Vouloir accroître les ressources publicitaires avant et après le JT pousse nos journalistes et l’équipe de rédaction à ratisser large et à choisir une diversité d’informations assez consensuelles à même de réunir la plus large audience possible. À ce jeu et compte tenu du niveau culturel moyen actuel, un extrait de match de football ou un fait divers parlant de sexe et ruisselant de sang a plus de chance de scotcher les téléspectateurs (car c’est finalement à un spectacle qu’on assiste) à leur TV ou à leur journal qu’un reportage sur la conception du pouvoir de Montesquieu, le choix des indicateurs comme le PIB réel et de PIB nominal en macroéconomie ou la pratique du Bossonisme dans les cultes des religions traditionnelles africaines.

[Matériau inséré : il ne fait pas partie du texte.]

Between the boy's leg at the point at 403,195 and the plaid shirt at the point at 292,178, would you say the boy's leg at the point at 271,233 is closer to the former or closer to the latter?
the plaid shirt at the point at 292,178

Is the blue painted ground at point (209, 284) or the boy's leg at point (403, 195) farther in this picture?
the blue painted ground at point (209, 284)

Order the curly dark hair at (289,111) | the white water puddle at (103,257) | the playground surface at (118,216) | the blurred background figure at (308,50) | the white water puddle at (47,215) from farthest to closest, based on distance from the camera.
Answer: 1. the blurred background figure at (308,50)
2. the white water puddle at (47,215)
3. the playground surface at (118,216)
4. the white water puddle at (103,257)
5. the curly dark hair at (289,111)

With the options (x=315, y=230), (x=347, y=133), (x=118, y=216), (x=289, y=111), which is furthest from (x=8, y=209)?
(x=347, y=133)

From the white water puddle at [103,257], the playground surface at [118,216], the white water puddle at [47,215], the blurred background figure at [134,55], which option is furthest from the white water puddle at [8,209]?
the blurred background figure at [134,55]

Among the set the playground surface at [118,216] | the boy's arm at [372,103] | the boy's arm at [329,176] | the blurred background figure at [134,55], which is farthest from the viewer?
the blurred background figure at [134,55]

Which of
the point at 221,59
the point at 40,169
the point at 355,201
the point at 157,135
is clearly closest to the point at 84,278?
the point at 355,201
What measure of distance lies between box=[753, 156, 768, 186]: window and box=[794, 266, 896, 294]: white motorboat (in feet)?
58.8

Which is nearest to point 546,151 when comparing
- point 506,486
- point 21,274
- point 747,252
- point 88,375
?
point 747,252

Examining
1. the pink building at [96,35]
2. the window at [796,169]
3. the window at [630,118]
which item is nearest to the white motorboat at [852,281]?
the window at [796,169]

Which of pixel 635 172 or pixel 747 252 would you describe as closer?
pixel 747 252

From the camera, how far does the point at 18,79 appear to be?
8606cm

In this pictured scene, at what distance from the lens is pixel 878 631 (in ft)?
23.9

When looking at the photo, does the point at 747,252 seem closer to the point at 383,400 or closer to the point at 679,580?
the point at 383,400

Ces thèmes, on les réservera éventuellement pour d’autres émissions à d’autres heures.
Si l’on admet l’emprise de ces contraintes sur l’information, on sent bien que l’amélioration de la qualité de l’information ne dépend pas seulement de la bonne volonté du “vrai journaliste” attaché à ne livrer que des “informations valables et pertinentes”. Le niveau culturel des téléspectateurs est déterminant. Si les journalistes peuvent se permettre de livrer parfois des informations assez médiocres, c’est bien parce qu’ils cherchent, comme ils disent, à “être au plus près des gens qui les regardent”. En d’autres termes, les médias sont à l’image de la majorité de leur clientèle… donc de vous et de moi.